If you want to get the most value out of your sales and marketing strategies, you need to track your performance. Unfortunately, most business owners get wrapped up in tracking only the bottom line. They track KPIs like conversions, sales, and overall ROI – which are a great place to start – but if you want to see better results, you should be tracking every stage of your sales and marketing campaign.
Why is this so important and how can you get started with it?
The Value of Multi-Stage Tracking
First, let’s explore the value of tracking metrics at every stage of your marketing and sales campaigns, from initial discovery to final purchase.
- experimentation opportunities. AB testing is one of your most indispensable assets in the sales and marketing world, since it allows you to compare two versions of your messaging (or offer) and determine the most important variables for success. Experimenting actively at every stage of the funnel gives you the opportunity to discover new tactics across the board. You can improve initial perceptions of your brand, nurture audiences more effectively with drip email campaigns and social media messaging, and of course, boost your conversion rate.
- Refined audience understanding. Looking at behavioral metrics throughout the sales funnel also gives you a much better understanding of your target audience. You may already recognize who your most important demographics are and what moves them to convert – but do you know how they conduct initial research and discovery? Do you know how they respond to brands they see for the first time?

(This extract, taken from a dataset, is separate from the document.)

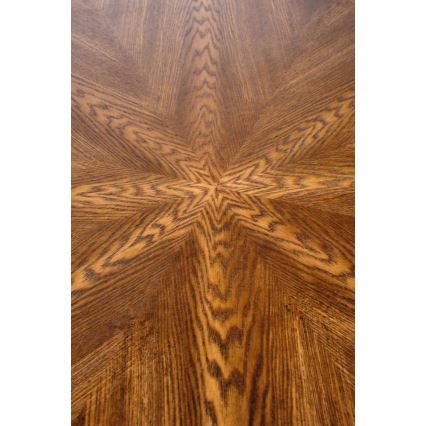 Esstisch CARMELO 75x100 cm schwarz/braun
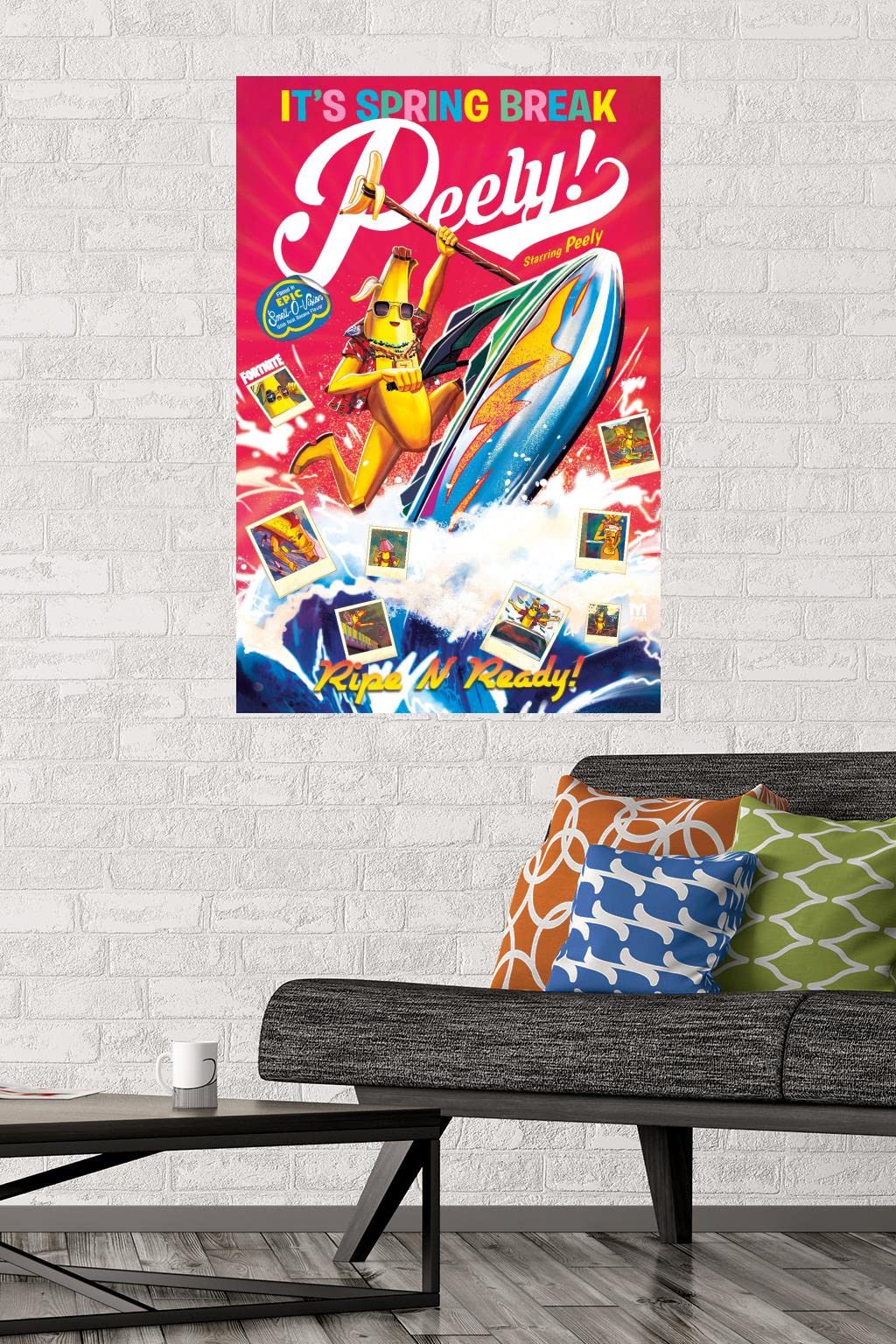 Amazon.com: Trends International Fortnite - Marco D'Alfonso Spring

- Better understanding of cause and effect. It’s not hard to understand that people with positive brand experiences early in the sales funnel tend to convert more reliably in the later stages of the sales funnel. But how does this apply to specific variables? For example, if you give prospects a free gift, are they more likely to buy from you in the future? Only by tracking metrics throughout your campaigns will you gain this improved understanding of cause and effect.
- A lower risk of complacency. Complacency is a common problem among marketers. If you manage to increase your conversion rate by 75 percent, you might take that as a win and never touch it again – but if you do this, you’ll never realize your full potential. Tracking KPIs at every stage means you’ll always have new projects to work on and new variables to tinker with – which means you’ll never have the temptation to rest on your laurels.
How to Get Started
So how do you get started with this multi-stage marketing and sales analysis?
- Consider working with an agency. One option is to work with a digital marketing agency. Agencies have significant experience helping clients understand their sales funnels, set up tracking systems, experiment, and improve. It’s an investment, but one that typically starts paying off in a matter of weeks.
- Document and describe your sales funnel. One of the first things you should do is document and describe your sales funnel. What are the stages that the average prospect goes through before eventually buying your product or service? What are your brand’s critical objectives at each of these stages?
- Build customer personas. It’s also a good idea to build out customer personas that reflect your target audience, if you haven’t done so already. This makes it much easier to understand how a member of your audience might behave at each stage of the funnel – and what types of content and interactions they want to see before moving onto the next stage.
- Invest in better tracking tools. You’re not going to track all these metrics manually, so it’s important to find the right tools to help you track them automatically. Fortunately for you, there are plenty of marketing and sales analytics platforms on the market to help you with this.
- Focus on the most relevant variables. When first starting with this approach, it’s natural to feel overwhelmed by the number of variables to potentially track. That’s why it’s important to narrow down the list. At each stage of the funnel, identify the most crucial variables for your success – and focus on those.
- Remain open to improvement. No marketing analytics strategy is perfect. If you remain consistently open to improvement, you’ll gradually iron out all the kinks in your approach.
Tracking your sales and marketing campaign at every conceivable stage is an undertaking, and potentially an expensive one. You’ll spend significant time, money, and effort setting up the tools, processes, and partnerships you need to be successful. But if you’re consistent, and you take action on the data you gather, this could be your path to higher profitability – and the competitive edge you need.